In Particular.
For the British essayists, they are more talked about than known. It is to be suspected that from the first their reputation has greatly exceeded their popularity; and of late years, in spite of the declamation of Macaulay and the very literary enthusiasm of the artist of Esmond and The Virginians, they have fallen further into the background, and are less
than ever studied with regard. In theory the age of Anne is still the Augustan age to us; but in theory only, and only to a certain extent. What attracts us is its outside. We are in love with its houses and its china and its costumes. We are not enamoured of it as it was but as it seems to Mr. Caldecott and Mr. Dobson and Miss Kate Greenaway. We care little for its comedy and nothing at all for its tragedy. Its verse is all that our own is not, and the same may be said of its prose and ours—of the prose of Mr. Swinburne and Mr. George Meredith and the prose of Addison and Swift. Mr. Gladstone is not a bit like Bolingbroke, and between The Times and The Tatler, between The Spectator (Mr. Addison’s), and The Fortnightly Review, there is a difference of close upon two centuries and of a dozen revolutions—political, social, scientific, and æsthetic. We may babble as we please about the ‘sweetness’ of Steele and the ‘humour’ of Sir Roger de Coverley, but in our hearts we care for them a great deal less than we ought, and in fact Mr. Mudie’s subscribers do not hesitate to prefer the ‘sweetness’ of Mr. Black and the ‘humour’ of Mr. James Payn. Our love is not for the essentials of the time but only its accidents and oddities; and we express it in pictures and poems and fantasies in architecture, and the canonisation (in figures) of Chippendale and Sheraton. But it is questionable if we might not with advantage increase
our interest, and carry imitation a little deeper. The Essayists, for instance, are often dull, but they write like scholars and gentlemen.
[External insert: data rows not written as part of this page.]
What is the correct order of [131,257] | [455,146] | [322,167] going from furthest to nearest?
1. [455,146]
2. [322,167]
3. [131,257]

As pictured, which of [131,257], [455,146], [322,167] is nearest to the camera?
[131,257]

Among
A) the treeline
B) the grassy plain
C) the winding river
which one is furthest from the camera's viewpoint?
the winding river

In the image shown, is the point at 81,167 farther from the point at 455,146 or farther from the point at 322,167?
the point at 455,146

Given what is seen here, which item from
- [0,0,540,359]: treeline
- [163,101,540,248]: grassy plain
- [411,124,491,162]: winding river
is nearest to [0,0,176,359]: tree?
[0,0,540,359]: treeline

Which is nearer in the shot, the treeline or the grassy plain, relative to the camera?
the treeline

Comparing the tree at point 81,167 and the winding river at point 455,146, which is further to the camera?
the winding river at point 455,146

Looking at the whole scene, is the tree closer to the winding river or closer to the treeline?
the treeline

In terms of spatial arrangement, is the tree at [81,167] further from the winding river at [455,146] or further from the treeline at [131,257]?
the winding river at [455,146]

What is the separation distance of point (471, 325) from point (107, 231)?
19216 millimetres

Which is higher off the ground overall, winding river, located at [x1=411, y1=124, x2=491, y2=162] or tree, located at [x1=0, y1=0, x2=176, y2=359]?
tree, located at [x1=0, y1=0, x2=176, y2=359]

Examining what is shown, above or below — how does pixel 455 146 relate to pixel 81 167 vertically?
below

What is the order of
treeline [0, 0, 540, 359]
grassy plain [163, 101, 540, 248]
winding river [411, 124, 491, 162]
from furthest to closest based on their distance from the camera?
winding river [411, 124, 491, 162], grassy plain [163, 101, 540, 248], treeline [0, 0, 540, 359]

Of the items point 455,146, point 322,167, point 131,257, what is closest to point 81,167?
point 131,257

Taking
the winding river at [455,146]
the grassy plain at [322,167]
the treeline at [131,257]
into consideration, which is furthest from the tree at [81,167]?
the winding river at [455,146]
They refrain from personalities; they let scandal alone, nor ever condescend to eavesdropping; they never go out of their way in search of affectation or prurience or melancholy, but are content to be merely wise and cheerful and humane. Above all, they do their work as well as they can. They seem to write not for bread nor for a place in society but for the pleasure of writing, and of writing well. In these hysterical times life is so full, so much is asked and so much has to be given, that tranquil writing and careful workmanship are impossible. A certain poet has bewailed the change in a charming rondeau:—
‘More swiftly now the hours take flight!
What’s read at morn is dead at night;
Scant space have we for art’s delays,
Whose breathless thought so briefly stays,
We may not work—ah! would we might,
With slower pen!’
It must be owned that his melancholy is anything but groundless. The trick of amenity and good breeding is lost; the graces of an excellence that is unobtrusive are graces no more. We write as men paint for the exhibitions: with the consciousness that we must pass without notice if we do not exceed in colour and subject and tone. The need exists, and the world bows to it. Mr. Austin Dobson’s little sheaf of Eighteenth Century Essays might
be regarded as a protest against the necessity and the submission. It proves that ’tis possible to be eloquent without adjectives and elegant without affectation; that to be brilliant you need not necessarily be extravagant and conceited; that without being maudlin and sentimental it is not beyond mortal capacity to be pathetic; and that once upon a time a writer could prove himself a humourist without feeling it incumbent upon him to be also a jack-pudding.
BOSWELL
His Destiny.
It has been Boswell’s fate to be universally read and almost as universally despised. What he suffered at the hands of Croker and Macaulay is typical of his fortune. In character, in politics, in attainments, in capacity, the two were poles apart; but they were agreed in this: that Boswell must be castigated and contemned, and that they were the men to do it. Croker’s achievement, consider it how you will, remains the most preposterous in literary history. He could see nothing in the Life but a highly entertaining compilation greatly in need of annotation and correction. Accordingly he took up Boswell’s text and interlarded it with scraps of his own and other people’s; he pegged into it a sophisticated version of the Tour; and he overwhelmed his amazing compound with notes and commentaries in which he took occasion to snub, scold, ‘improve,’ and insult his author at every turn. What came of it one knows. Macaulay, in the combined interests of Whiggism and good literature, made Boswell’s quarrel his own, and the expiation was as bitter as the offence was wanton and scandalous.